Ist man nur dann ein guter Europäer, wenn man die Positionen von Kommission und Parlament unterstützt?

Nein, mit Sicherheit nicht. Alle sind eingeladen über Europa zu diskutieren. Dabei brauchen wir jedoch deutlich mehr Druck im europäischen Dampfkessel. Wir müssen für Europa sowie darüber, was der richtige Weg ist, auch streiten. In der aktuellen Phase erwarten sich sehr viele Staaten auf der ganzen Welt Initiativen und Aktionen von den Europäern - und was machen wir? Wir können uns nicht entscheiden, ob und wenn ja, welche Initiativen wir setzen. Es genügt nicht, dass wir auf die Führungsschwäche der USA verweisen oder auf die Probleme mit China oder Russland. Wir Europäer müssen unsere Zukunft selbst in die Hand nehmen, wenn wir an der Spitze der Welt mitspielen wollen.

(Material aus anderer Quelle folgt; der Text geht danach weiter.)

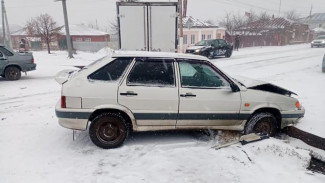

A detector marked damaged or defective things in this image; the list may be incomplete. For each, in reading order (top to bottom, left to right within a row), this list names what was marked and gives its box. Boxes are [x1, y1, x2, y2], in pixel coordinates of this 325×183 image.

crumpled hood [230, 76, 296, 96]
detached front bumper [54, 101, 92, 131]
detached front bumper [280, 106, 304, 128]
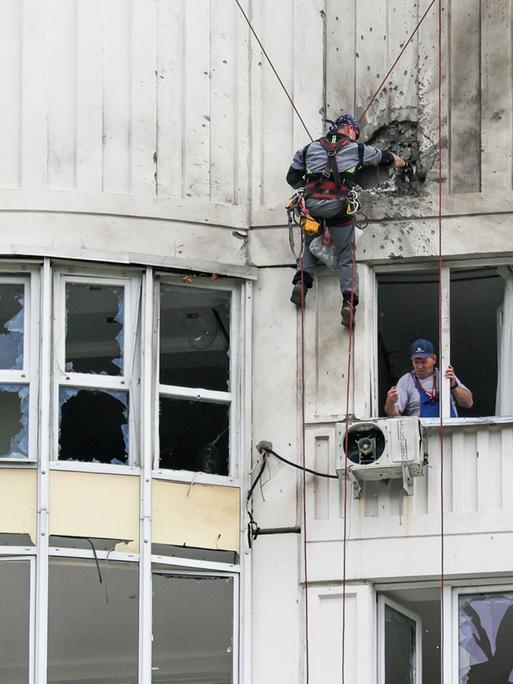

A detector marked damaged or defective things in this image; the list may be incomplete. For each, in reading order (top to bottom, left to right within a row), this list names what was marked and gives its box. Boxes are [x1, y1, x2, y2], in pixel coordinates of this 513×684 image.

shattered glass pane [0, 282, 24, 372]
shattered glass pane [0, 384, 28, 460]
shattered glass pane [58, 390, 128, 464]
broken window [58, 390, 128, 464]
shattered glass pane [65, 284, 124, 376]
broken window [58, 276, 139, 464]
broken window [156, 280, 232, 472]
shattered glass pane [159, 396, 229, 476]
shattered glass pane [160, 284, 230, 390]
broken window [376, 266, 508, 416]
broken window [0, 560, 31, 684]
broken window [46, 560, 137, 680]
shattered glass pane [47, 560, 138, 684]
broken window [151, 568, 233, 680]
shattered glass pane [151, 572, 233, 684]
shattered glass pane [384, 608, 416, 680]
broken window [458, 592, 513, 680]
shattered glass pane [460, 592, 513, 680]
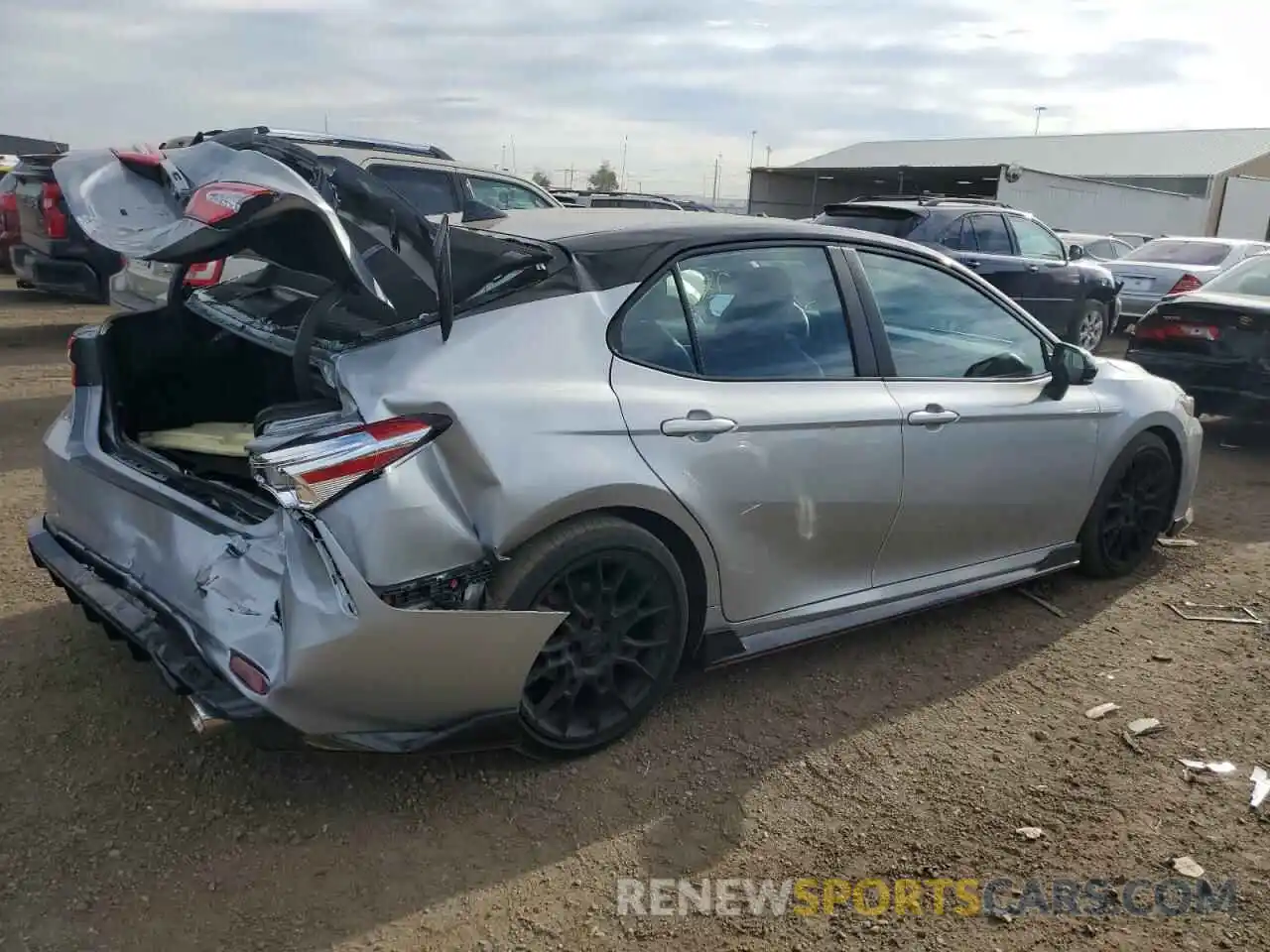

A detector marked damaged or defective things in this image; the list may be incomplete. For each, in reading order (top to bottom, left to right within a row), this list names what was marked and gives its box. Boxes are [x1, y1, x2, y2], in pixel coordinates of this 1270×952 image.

detached bumper piece [27, 515, 294, 746]
damaged rear end [30, 137, 569, 756]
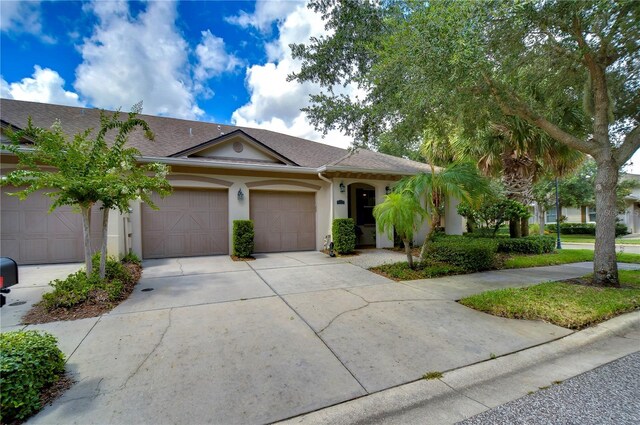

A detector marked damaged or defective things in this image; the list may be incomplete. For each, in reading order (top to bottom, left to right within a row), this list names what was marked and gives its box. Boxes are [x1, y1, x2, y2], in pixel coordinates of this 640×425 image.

driveway crack [119, 308, 172, 388]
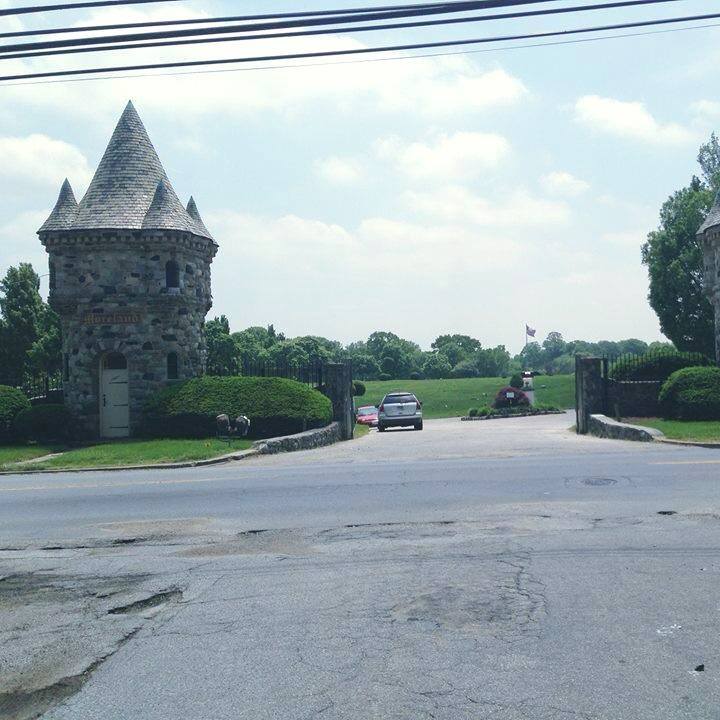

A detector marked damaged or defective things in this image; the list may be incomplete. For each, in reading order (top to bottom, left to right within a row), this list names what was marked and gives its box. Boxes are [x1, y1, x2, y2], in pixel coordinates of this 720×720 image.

cracked asphalt road [1, 414, 720, 716]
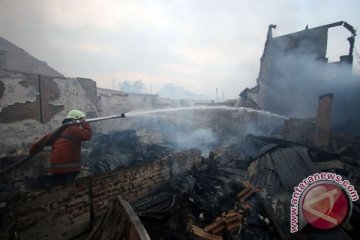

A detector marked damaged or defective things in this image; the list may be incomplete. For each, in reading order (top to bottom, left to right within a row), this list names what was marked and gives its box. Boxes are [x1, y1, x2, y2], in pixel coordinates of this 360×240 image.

broken wall [0, 70, 98, 157]
burned building [239, 21, 360, 134]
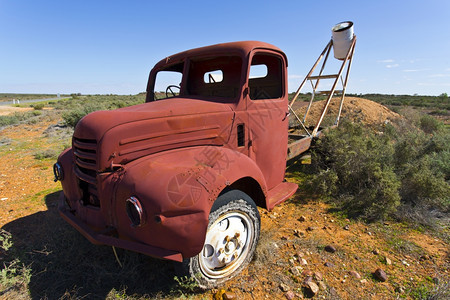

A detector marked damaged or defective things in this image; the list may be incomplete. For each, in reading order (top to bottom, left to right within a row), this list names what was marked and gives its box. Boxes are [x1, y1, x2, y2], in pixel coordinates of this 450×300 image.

rusty old truck [53, 35, 356, 288]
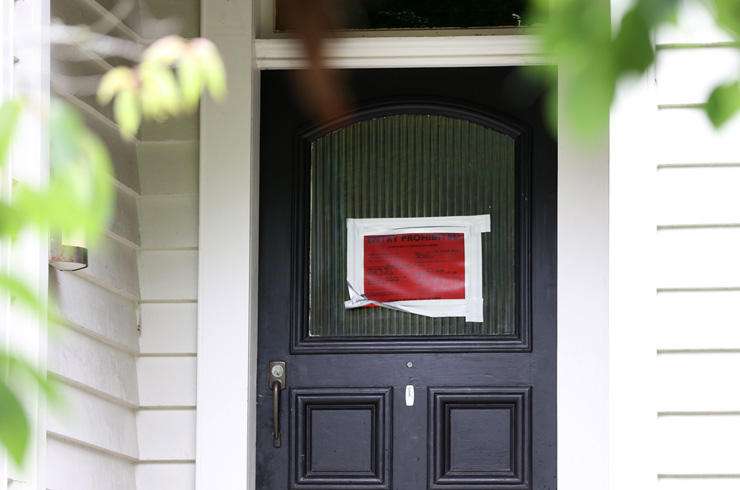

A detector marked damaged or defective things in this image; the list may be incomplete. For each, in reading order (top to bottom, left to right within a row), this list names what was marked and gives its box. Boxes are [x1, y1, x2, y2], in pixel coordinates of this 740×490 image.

torn paper corner [342, 214, 492, 322]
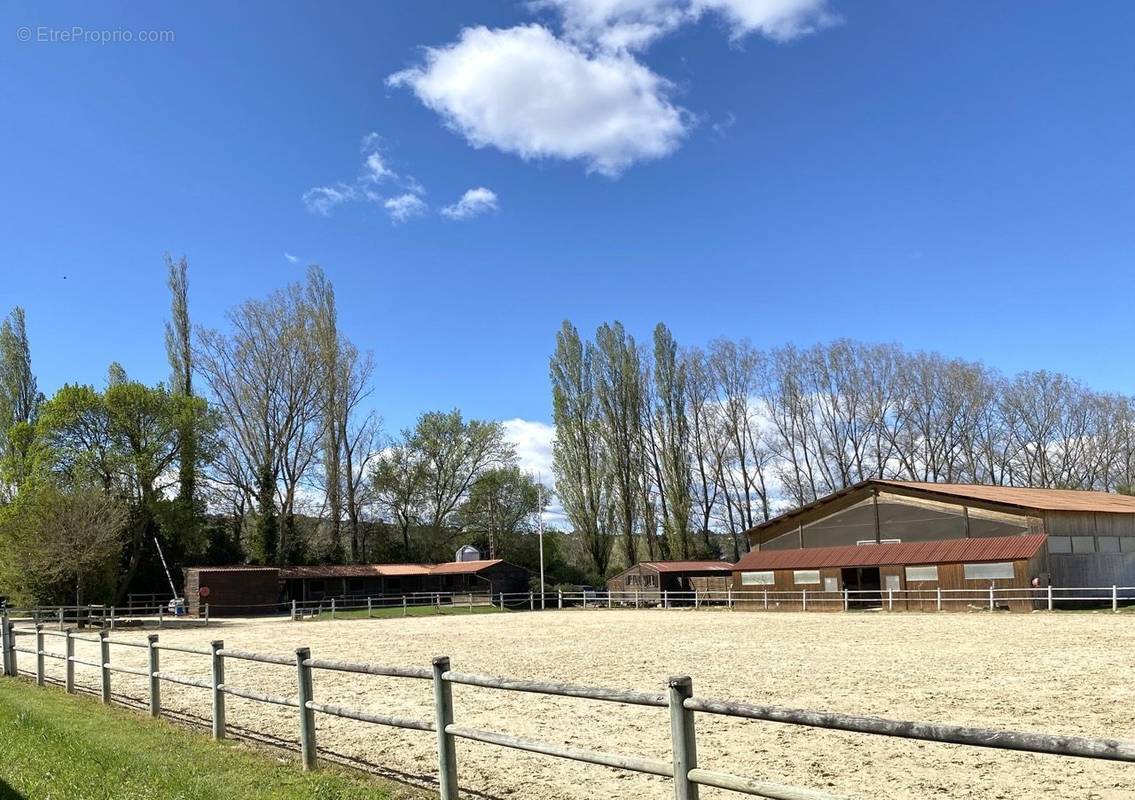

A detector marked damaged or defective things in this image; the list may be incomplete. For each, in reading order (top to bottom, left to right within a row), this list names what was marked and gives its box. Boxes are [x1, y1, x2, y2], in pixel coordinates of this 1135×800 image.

rusty metal roof [736, 536, 1048, 572]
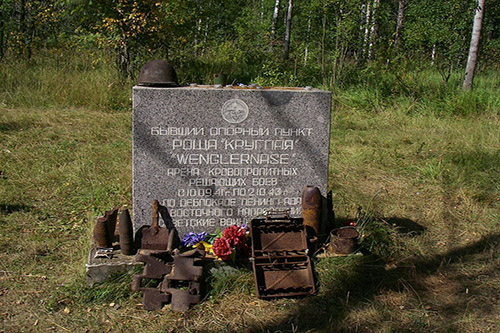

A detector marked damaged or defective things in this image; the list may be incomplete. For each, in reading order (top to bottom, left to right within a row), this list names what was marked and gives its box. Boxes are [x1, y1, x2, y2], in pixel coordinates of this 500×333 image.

rusty military helmet [138, 59, 179, 86]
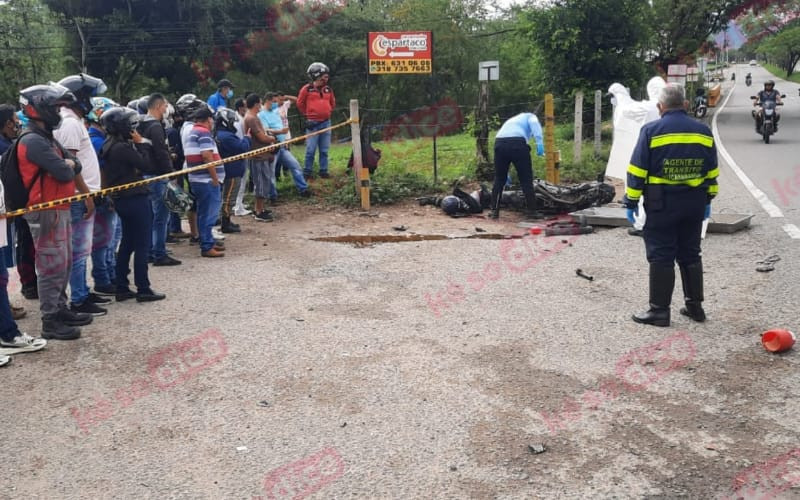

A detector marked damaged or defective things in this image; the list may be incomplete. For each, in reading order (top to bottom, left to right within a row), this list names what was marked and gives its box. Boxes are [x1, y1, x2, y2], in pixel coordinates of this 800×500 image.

crashed motorcycle [752, 94, 784, 144]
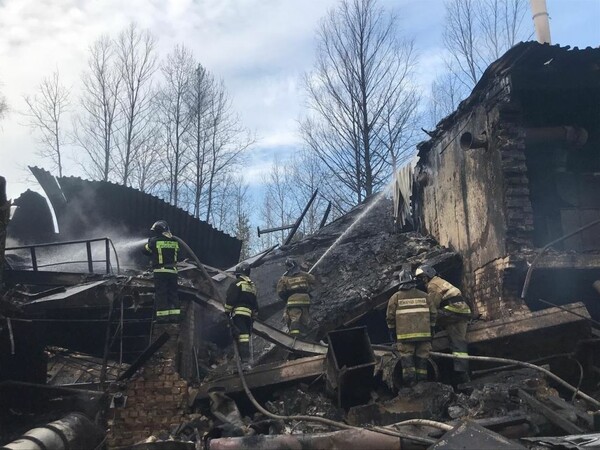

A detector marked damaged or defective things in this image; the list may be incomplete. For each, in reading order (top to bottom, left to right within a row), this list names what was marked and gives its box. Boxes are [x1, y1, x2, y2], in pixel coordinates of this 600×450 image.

burned structure [414, 42, 600, 322]
burned wooden beam [193, 356, 326, 400]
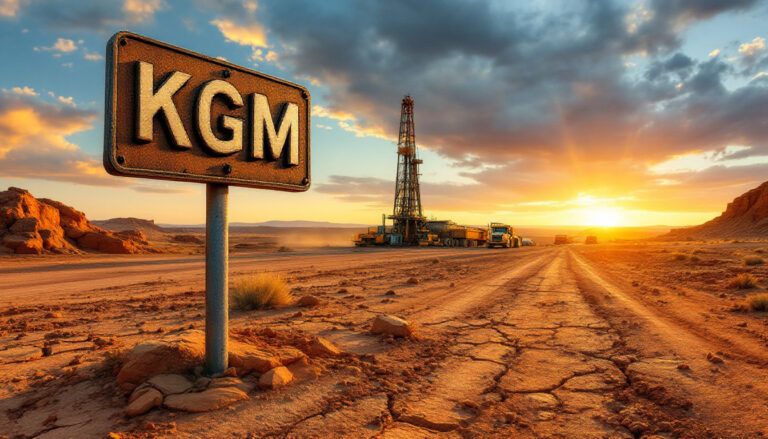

Wollen wir das denn überhaupt?

Die richtige Frage lautet hier: Wollen wir unseren Wohlstand behalten? Wenn ja, gibt es dazu keine Alternative. Wenn wir nicht an der Spitze mitspielen, werden wir wesentlich an Wohlstand verlieren.

Franz Fischler (73) war von 1995 bis 2004 der erste EU-Kommissar Österreichs. Der ÖVP-Politiker war davor in einer großen Koalition Agrarminister.